另一件事是估计 git 存储库中散列实体的总数，并查看它们与 pow(2, 80) 的距离。

Let's say we have about 8 billion people, and all of them would be running git and keep their stuff versioned in 100 git repositories per person. Let' further assume the average repository has 100 commits and 10 files, and only one of those files changes per commit.

假设我们有大约 80 亿人，他们都将运行 git 并将他们的东西版本控制在每人 100 个 git 存储库中。让我们进一步假设平均存储库有 100 个提交和 10 个文件，并且每次提交只有这些文件中的一个更改。

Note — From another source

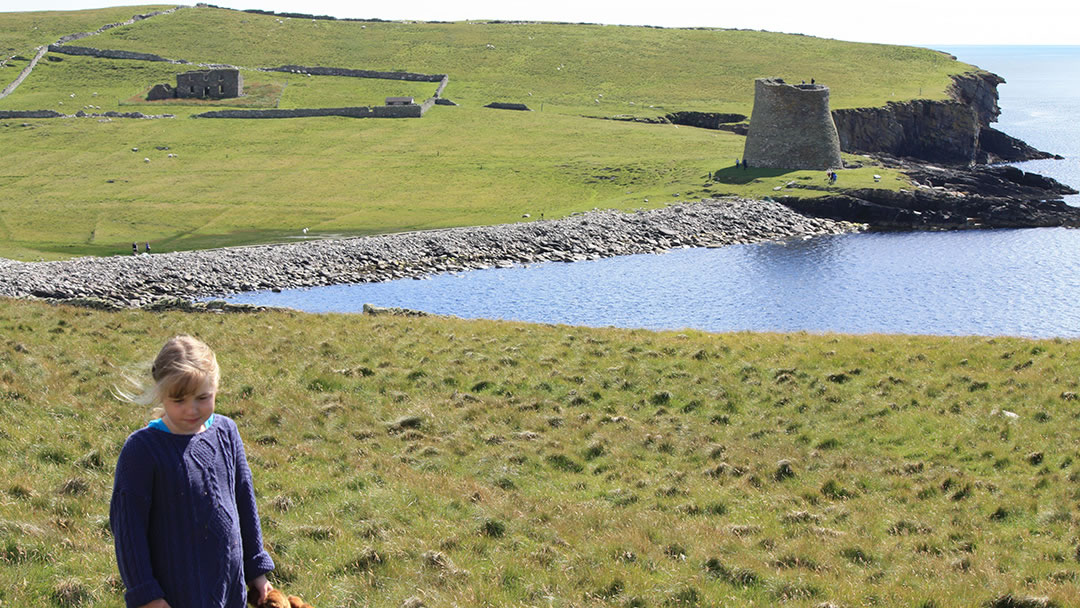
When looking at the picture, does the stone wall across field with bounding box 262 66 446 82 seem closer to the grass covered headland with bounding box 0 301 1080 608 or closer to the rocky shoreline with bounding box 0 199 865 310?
the rocky shoreline with bounding box 0 199 865 310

For every revision we have at least a hash for the tree object and the commit object itself. Together with the changed file we have 3 hashes per revision, and thus 300 hashes per repository.

对于每个修订，我们至少有一个树对象和提交对象本身的哈希值。连同更改的文件，我们每个修订版有 3 个哈希值，因此每个存储库有 300 个哈希值。

For 100 repositories of 8 billion people this gives pow(2, 47) which is still far from pow(2, 80).

对于 80 亿人的 100 个存储库，这给出了与 pow(2, 80) 相去甚远的 pow(2, 47)。

However, this does not include the supposed multiplication effect mentioned above, because I am uncertain how to include it in this estimation. Maybe it could increase the chances for a collision considerably. Especially if very large repositories which a long commit history (like the Linux Kernel) are rebased by many people for small changes, which nevertheless create different hashes for all affected commits.

然而，这并不包括上面提到的假设的乘法效应，因为我不确定如何将它包括在这个估计中。也许它可以大大增加碰撞的机会。特别是如果非常大的存储库具有很长的提交历史（如 Linux 内核）被许多人重新定位以进行小的更改，但仍会为所有受影响的提交创建不同的哈希值。